Over 150 world leaders are expected to attend the United Nation’s Sustainable Development Summit in New York from Sept. 25-27 to adopt new global sustainable development goals. All 193 member countries of the United Nations have agreed to adopt the 17-goal agenda towards eradicating poverty, protecting the planet and advancing prosperity by 2030.
Sign up and learn more about how to achieve the goals at the International Conference on Sustainable Development, Sept. 23-24, at Columbia University.
The new Sustainable Development Goals aim to further the progress made by the eight Millennium Development Goals, adopted in 2000 and set to expire at the end of this year, as a roadmap for all countries of the world (though they mainly centered on goals for developing countries). The Millennium Development Goals focused on ending global poverty and hunger, achieving universal primary education, ensuring gender equality, reducing child mortality, improving maternal health, fighting HIV/AIDS, malaria and other diseases, promoting environmental sustainability and developing a global partnership for development. And while the UN touts the Millennium Development Goals as the “most successful anti-poverty push in history,” over one billion people still live in extreme poverty.
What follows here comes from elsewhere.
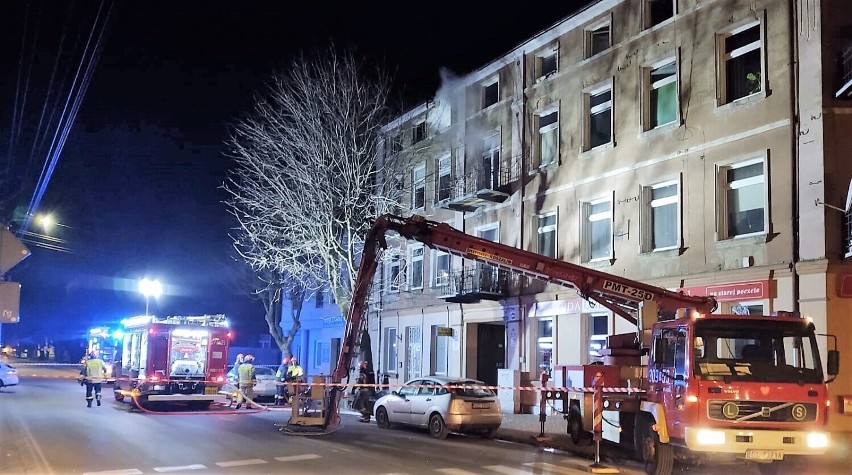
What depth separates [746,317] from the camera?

Unlike the Millennium Development Goals, the Sustainable Development Goals attempt to tackle the root causes of poverty and inequality, and address climate change and its impacts. They are:
- End poverty in all its forms everywhere
- End hunger, achieve food security and improved nutrition, and promote sustainable agriculture
- Ensure healthy lives and promote well-being for all at all ages
- Ensure inclusive and equitable quality education and promote lifelong learning opportunities for all
- Achieve gender equality and empower all women and girls
- Ensure availability and sustainable management of water and sanitation for all
- Ensure access to affordable, reliable, sustainable and modern energy for all
- Promote sustained, inclusive and sustainable economic growth, full, productive and decent employment for all
- Build resilient infrastructure, promote sustainable industrialization and foster innovation
- Reduce inequality within and among countries
- Make cities and human settlements inclusive, safe, resilient and sustainable
- Ensure sustainable consumption and production patterns
- Take urgent action to combat climate change and its impacts
- Conserve and sustainably use the oceans, seas and marine resources
- Sustainably manage forests, combat desertification, halt and reverse land degradation, and halt biodiversity loss
- Promote just, peaceful and inclusive societies
- Revitalize the global partnership for sustainable development
Within the 17 goals are a total of 169 more specific targets. For example, goal #2, to end hunger, includes objectives to end all malnutrition, double the productivity and income of small farmers, ensure sustainable food practices that help maintain ecosystems and promote adaptation to climate change, maintain the genetic diversity of seeds, increase investment in rural infrastructure, and eliminate agricultural export subsidies. Goal #13, to combat climate change, includes targets to strengthen resilience and adaptation capacities, integrate climate change strategies into national policies, raise awareness about climate change, help the least developed and small island developing states plan for climate change, and get countries that committed to provide $100 billion annually by 2020 to help developing countries cope with climate change meet their goal.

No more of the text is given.